— start Given records —
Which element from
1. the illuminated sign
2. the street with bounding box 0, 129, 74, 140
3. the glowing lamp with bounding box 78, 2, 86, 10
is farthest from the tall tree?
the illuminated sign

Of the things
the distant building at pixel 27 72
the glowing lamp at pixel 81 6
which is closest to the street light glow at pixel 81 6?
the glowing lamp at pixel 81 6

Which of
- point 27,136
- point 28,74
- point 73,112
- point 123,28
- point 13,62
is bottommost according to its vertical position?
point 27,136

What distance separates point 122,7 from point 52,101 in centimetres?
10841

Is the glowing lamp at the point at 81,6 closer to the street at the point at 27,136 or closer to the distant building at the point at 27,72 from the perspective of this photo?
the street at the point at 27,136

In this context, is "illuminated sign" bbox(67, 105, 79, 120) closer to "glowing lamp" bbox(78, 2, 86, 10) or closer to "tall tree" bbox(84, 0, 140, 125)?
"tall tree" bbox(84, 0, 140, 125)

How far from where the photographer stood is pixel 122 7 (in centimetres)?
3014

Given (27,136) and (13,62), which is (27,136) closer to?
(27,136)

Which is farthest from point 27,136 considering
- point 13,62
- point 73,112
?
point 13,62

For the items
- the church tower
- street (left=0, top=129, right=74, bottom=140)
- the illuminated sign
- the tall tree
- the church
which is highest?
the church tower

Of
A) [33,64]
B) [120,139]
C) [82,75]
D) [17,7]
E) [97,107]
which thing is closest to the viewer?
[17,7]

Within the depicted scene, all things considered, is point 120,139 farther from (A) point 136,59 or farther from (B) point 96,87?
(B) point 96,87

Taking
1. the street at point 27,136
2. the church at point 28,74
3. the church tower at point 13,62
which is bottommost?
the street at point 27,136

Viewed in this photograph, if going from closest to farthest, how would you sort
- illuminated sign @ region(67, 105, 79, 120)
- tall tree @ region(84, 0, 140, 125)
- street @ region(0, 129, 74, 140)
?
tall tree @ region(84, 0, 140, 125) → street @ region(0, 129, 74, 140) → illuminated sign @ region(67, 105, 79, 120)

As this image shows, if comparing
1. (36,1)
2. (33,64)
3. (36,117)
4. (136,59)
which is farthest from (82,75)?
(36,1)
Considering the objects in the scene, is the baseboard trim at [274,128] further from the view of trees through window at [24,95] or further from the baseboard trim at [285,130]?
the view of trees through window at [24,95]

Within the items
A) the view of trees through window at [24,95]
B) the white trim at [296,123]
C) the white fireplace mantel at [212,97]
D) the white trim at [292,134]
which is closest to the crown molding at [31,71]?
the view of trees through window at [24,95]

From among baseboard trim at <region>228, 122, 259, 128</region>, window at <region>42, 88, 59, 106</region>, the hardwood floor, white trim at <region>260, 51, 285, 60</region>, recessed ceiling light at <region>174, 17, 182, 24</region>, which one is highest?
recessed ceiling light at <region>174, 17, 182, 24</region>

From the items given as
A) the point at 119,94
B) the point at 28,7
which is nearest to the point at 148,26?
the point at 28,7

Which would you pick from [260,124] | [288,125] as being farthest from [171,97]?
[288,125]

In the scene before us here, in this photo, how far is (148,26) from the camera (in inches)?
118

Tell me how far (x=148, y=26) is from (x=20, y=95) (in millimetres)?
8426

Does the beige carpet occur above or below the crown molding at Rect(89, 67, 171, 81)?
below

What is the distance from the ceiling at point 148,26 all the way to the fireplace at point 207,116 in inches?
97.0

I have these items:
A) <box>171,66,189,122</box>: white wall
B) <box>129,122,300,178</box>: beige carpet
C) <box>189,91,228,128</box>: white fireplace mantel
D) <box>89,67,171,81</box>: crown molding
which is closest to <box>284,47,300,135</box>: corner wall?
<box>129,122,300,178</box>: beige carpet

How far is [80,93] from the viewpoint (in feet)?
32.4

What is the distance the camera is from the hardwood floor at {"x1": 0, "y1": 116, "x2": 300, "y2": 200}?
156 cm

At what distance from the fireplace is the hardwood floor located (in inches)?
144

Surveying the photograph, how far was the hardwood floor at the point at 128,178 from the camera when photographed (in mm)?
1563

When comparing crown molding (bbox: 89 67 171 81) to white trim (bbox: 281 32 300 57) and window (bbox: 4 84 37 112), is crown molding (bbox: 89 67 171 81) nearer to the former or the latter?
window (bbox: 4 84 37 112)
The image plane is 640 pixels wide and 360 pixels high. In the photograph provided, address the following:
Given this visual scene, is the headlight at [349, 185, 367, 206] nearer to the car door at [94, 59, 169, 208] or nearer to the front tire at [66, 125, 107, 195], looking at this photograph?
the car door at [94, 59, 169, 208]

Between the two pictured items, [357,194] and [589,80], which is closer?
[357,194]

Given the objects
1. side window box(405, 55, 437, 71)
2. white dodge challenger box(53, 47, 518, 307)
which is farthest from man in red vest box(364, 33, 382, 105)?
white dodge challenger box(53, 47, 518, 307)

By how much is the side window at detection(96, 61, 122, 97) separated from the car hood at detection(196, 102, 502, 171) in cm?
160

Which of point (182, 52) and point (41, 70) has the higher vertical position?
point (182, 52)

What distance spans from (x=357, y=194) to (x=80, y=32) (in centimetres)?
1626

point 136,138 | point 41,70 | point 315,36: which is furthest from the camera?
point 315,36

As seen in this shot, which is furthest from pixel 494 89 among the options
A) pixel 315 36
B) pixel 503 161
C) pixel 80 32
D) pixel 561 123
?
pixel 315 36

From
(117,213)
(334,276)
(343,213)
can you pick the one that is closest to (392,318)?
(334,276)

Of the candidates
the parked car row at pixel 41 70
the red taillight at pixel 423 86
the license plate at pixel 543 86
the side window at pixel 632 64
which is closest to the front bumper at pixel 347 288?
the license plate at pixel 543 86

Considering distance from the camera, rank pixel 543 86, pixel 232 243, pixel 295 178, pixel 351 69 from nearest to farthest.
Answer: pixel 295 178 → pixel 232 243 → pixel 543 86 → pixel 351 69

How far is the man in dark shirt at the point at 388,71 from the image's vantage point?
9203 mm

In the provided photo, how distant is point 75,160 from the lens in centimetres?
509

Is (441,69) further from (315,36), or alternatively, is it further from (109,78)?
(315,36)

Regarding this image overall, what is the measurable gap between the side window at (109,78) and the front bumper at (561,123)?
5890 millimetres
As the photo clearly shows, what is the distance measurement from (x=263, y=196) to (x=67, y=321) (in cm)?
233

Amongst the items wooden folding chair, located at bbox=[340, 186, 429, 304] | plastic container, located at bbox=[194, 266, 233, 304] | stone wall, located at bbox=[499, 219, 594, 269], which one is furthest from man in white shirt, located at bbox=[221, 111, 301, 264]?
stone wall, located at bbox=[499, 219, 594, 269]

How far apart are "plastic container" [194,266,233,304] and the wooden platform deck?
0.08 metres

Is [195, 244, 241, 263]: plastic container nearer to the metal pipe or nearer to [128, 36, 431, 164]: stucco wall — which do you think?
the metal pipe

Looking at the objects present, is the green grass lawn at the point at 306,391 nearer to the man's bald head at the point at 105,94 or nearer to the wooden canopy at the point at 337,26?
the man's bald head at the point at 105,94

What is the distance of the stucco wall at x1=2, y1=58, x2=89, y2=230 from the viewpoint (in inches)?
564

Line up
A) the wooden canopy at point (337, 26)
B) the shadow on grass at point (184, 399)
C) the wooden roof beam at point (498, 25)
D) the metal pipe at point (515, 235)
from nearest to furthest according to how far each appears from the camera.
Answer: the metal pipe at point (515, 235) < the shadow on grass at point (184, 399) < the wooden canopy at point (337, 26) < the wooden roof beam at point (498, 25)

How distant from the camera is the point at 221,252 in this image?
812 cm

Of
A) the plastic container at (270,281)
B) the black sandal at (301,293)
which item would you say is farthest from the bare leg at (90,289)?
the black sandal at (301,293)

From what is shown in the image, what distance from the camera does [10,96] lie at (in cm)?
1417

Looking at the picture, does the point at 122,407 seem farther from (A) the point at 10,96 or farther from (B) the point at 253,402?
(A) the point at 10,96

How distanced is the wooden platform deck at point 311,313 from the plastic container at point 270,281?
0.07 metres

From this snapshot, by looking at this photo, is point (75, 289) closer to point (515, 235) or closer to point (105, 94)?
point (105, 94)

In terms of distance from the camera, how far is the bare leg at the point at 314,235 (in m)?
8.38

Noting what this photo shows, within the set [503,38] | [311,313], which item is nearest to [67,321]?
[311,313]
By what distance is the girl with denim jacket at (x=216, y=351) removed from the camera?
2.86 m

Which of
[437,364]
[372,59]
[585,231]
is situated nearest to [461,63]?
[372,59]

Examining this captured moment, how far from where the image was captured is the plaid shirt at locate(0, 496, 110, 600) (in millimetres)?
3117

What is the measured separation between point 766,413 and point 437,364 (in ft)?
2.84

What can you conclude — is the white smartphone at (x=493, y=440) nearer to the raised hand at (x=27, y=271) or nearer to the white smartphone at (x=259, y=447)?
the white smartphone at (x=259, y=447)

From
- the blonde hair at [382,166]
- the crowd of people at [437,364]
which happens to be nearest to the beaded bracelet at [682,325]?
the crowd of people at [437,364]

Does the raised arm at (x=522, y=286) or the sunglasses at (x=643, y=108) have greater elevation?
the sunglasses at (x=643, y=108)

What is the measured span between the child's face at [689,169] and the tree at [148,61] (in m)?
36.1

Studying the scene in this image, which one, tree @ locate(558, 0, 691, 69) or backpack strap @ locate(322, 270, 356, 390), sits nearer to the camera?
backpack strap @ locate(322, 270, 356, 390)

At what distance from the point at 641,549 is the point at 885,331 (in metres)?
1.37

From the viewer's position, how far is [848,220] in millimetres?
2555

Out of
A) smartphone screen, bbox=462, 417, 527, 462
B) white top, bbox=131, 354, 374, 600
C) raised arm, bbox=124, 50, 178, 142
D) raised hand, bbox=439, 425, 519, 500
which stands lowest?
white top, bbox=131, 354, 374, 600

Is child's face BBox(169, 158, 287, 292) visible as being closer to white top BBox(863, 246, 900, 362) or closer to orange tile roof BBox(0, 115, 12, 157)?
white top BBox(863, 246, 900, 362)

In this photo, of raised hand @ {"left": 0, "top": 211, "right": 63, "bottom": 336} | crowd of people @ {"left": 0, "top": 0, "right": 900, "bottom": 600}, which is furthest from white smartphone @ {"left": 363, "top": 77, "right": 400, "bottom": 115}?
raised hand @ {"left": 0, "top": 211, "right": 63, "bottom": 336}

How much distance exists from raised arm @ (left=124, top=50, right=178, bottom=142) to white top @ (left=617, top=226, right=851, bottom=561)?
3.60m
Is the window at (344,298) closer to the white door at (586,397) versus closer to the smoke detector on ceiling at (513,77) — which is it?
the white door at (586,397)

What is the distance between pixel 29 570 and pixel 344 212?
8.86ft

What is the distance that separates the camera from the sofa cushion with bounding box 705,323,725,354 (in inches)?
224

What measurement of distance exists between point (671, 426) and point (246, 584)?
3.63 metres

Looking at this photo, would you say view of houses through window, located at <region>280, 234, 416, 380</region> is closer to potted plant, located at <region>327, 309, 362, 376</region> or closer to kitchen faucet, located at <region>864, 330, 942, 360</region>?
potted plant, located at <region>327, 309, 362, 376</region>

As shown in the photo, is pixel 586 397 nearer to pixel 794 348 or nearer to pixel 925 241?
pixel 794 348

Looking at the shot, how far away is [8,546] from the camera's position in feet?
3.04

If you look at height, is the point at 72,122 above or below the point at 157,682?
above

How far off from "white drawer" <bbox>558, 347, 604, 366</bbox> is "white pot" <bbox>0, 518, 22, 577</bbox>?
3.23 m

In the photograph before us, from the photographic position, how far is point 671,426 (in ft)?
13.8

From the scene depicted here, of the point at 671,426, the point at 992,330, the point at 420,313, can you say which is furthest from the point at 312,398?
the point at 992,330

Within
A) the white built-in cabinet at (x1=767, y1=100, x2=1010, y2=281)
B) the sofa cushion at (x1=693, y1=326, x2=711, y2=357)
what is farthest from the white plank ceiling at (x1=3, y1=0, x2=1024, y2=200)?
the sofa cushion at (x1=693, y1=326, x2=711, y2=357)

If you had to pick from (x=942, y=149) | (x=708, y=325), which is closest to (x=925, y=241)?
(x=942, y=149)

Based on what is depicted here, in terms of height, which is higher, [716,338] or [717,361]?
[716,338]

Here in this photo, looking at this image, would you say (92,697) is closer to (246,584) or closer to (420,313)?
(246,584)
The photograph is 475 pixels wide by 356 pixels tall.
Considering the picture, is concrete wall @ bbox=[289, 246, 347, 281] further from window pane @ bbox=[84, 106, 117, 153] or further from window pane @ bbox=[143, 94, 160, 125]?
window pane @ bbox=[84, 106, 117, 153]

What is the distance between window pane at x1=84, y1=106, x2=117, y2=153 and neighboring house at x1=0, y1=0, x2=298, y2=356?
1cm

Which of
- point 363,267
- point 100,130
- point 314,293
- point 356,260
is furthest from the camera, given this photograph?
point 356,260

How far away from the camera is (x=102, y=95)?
— end Given records —
Copy exactly, word for word, the line with "The photograph is" through the final line of the listing.

Problem solution:
The photograph is 475 pixels wide by 356 pixels tall.
Considering the picture, is concrete wall @ bbox=[289, 246, 347, 281] further from window pane @ bbox=[84, 106, 117, 153] or further from window pane @ bbox=[143, 94, 160, 125]?
window pane @ bbox=[84, 106, 117, 153]

What is the distance between window pane at x1=84, y1=106, x2=117, y2=153 and neighboring house at x1=0, y1=0, x2=298, y2=356?
1cm

Which of
- point 363,267
- point 100,130
- point 314,293
- point 356,260
is furthest from the camera, given this photograph?
point 356,260

How far away from the camera is (x=102, y=95)?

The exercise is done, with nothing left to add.